Sanger sequencing data analysis
Sanger sequence data were evaluated, edited and aligned using Geneious
Prime 2021.2.2 (Biomatters Limited, Auckland, New Zealand) and 4Peaks
sequence viewer (Nucleobytes B.V., Aalsmeer, the Netherlands). We
compared sequence data to respective orthologs available in GenBank
using BLAST search (https://blast.ncbi.nlm.nih.gov/Blast.cgi).Treponema sequence data were analysed for positive gene selection
following the tools and algorithm described by Maděránková et al
(2019). Briefly, positively
selected sites were determined from sequence alignments using: (i) a
codon-based Site model implemented in EasyCodeML package (Gao et al.,
2019) and/or (ii) a mixed effects model of evolution (MEME) using
hypothesis testing approach via the Datamonkey webserver (Murrell et
al., 2012; Weaver et al., 2018). For CodeML analysis, the phylogenetic
trees were constructed using RAxML-NG tool (Kozlov et al., 2019).
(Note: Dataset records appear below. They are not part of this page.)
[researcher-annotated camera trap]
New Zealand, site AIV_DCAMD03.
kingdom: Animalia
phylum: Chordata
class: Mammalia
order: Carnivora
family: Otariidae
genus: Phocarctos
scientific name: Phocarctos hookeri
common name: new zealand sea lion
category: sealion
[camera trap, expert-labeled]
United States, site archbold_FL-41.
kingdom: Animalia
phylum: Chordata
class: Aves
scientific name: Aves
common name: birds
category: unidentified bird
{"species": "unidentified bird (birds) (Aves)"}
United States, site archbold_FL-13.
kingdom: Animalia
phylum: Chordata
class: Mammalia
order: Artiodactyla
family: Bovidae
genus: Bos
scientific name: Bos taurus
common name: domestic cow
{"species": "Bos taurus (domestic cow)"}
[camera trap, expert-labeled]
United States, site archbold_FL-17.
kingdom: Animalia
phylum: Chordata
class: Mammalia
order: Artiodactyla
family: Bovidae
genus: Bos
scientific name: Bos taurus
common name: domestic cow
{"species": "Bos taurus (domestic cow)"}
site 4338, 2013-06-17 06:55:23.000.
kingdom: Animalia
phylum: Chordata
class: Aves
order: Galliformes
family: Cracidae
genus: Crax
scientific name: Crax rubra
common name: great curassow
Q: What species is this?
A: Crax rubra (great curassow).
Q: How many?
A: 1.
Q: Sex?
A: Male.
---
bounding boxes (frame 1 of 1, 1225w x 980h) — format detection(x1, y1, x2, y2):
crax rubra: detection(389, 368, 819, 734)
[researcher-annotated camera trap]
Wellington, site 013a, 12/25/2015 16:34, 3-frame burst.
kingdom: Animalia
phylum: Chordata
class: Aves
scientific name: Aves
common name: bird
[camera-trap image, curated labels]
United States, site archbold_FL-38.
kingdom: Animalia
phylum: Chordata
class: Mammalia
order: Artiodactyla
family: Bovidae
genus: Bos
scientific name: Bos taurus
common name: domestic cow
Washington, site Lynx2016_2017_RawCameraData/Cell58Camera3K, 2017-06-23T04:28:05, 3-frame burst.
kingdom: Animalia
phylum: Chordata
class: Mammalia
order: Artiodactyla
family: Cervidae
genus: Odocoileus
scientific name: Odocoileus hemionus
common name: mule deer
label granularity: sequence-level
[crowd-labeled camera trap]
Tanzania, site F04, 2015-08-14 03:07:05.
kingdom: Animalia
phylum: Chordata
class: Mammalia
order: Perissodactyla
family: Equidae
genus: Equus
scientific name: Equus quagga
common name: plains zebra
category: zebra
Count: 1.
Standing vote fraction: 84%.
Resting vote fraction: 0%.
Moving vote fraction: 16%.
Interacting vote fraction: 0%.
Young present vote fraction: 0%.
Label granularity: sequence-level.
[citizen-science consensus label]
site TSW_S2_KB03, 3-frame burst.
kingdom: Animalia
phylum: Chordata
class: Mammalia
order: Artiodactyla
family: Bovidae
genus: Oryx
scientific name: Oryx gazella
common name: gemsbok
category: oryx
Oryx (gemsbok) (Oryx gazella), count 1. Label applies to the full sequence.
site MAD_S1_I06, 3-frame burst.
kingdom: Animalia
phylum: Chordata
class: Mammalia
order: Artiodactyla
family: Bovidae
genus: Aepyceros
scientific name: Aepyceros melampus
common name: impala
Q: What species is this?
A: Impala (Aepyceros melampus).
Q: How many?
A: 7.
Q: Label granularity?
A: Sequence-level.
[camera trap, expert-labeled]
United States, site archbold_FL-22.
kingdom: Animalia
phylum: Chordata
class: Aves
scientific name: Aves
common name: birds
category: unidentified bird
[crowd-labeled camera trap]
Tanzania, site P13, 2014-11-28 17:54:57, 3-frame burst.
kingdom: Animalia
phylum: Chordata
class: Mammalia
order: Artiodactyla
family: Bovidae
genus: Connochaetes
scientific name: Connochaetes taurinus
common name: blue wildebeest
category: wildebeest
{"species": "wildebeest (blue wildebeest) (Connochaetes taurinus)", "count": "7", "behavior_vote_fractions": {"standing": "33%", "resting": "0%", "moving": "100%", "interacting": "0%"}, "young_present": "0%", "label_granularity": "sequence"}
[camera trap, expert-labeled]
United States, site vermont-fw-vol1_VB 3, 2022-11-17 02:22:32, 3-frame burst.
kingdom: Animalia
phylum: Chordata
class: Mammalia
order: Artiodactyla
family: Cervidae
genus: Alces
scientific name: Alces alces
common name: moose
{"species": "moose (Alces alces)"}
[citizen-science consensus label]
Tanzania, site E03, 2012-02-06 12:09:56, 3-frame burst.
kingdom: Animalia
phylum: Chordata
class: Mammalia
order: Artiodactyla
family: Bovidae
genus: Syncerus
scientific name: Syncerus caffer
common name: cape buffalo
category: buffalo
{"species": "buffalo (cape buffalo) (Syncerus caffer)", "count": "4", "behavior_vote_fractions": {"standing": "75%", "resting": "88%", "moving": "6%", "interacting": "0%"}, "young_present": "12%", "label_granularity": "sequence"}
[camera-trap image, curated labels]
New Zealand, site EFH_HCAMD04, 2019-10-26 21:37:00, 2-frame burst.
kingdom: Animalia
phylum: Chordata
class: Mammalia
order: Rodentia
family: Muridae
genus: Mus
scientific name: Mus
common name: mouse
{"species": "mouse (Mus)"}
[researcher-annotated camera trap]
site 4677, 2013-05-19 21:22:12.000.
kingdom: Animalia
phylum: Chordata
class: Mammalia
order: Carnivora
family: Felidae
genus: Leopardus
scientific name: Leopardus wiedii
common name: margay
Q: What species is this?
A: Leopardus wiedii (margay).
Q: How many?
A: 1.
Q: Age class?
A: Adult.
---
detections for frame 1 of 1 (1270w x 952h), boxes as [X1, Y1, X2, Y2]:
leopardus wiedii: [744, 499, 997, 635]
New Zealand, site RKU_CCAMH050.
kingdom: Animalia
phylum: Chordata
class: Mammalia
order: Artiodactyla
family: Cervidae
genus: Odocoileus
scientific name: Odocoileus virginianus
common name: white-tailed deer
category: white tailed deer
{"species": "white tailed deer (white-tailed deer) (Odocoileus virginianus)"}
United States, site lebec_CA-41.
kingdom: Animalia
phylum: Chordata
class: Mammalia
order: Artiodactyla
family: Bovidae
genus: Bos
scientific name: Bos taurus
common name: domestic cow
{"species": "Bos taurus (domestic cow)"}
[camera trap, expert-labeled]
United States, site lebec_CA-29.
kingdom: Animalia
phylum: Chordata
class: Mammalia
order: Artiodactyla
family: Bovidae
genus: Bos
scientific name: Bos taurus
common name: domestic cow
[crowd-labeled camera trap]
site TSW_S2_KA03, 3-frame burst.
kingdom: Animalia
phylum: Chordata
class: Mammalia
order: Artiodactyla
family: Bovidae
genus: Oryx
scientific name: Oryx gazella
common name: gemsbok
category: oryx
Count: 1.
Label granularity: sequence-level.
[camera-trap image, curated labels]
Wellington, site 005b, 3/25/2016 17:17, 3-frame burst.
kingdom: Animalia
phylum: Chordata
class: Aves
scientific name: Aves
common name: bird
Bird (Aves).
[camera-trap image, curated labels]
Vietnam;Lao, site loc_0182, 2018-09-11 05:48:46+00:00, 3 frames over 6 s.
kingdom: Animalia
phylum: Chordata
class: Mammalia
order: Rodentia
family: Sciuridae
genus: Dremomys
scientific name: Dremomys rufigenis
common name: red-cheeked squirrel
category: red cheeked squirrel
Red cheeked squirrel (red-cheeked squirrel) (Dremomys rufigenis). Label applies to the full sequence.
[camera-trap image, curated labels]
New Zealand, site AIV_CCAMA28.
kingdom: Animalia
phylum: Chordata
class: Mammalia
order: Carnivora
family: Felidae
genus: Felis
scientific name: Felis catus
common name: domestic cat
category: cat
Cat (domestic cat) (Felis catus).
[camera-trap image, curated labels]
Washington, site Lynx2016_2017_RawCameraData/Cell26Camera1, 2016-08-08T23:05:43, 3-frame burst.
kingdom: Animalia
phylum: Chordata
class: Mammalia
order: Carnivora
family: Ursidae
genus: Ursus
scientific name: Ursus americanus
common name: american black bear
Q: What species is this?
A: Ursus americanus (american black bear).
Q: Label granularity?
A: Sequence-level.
Phylogenetic trees and networks were constructed with IQ-TREE 2.0.7
(Minh et al., 2020), Mr. Bayes 3.2.7 (Ronquist et al., 2012) and the
minimum spanning trees were inferred using MSTree V2 algorithm within
GrapeTree program (Zhou et al., 2018).
Maximum-likelihood trees in IQ-TREE were constructed with 1,000
ultrafast bootstrap replicates (Hoang et al., 2018) and the best-fit
model as obtained by IQ-Tree’s ModelFinder (Kalyaanamoorthy et al.,
2017) according to the Bayesian Information Criterion (BIC). Tree
reconstructions based on Bayesian inference in MrBayes were conducted
with 1,000,000 generations with sampling every 100 generations and a
burn-in of 25%. To check for convergence of all parameters and adequacy
of the burn-in, we investigated the uncorrected potential scale
reduction factor (PSRF) (Gelman and Rubin, 1992) as calculated by
MrBayes. We used T. pallidum subsp. endemicum strain Iraq
B (GenBank CP032303.1) as an outgroup to root the tree.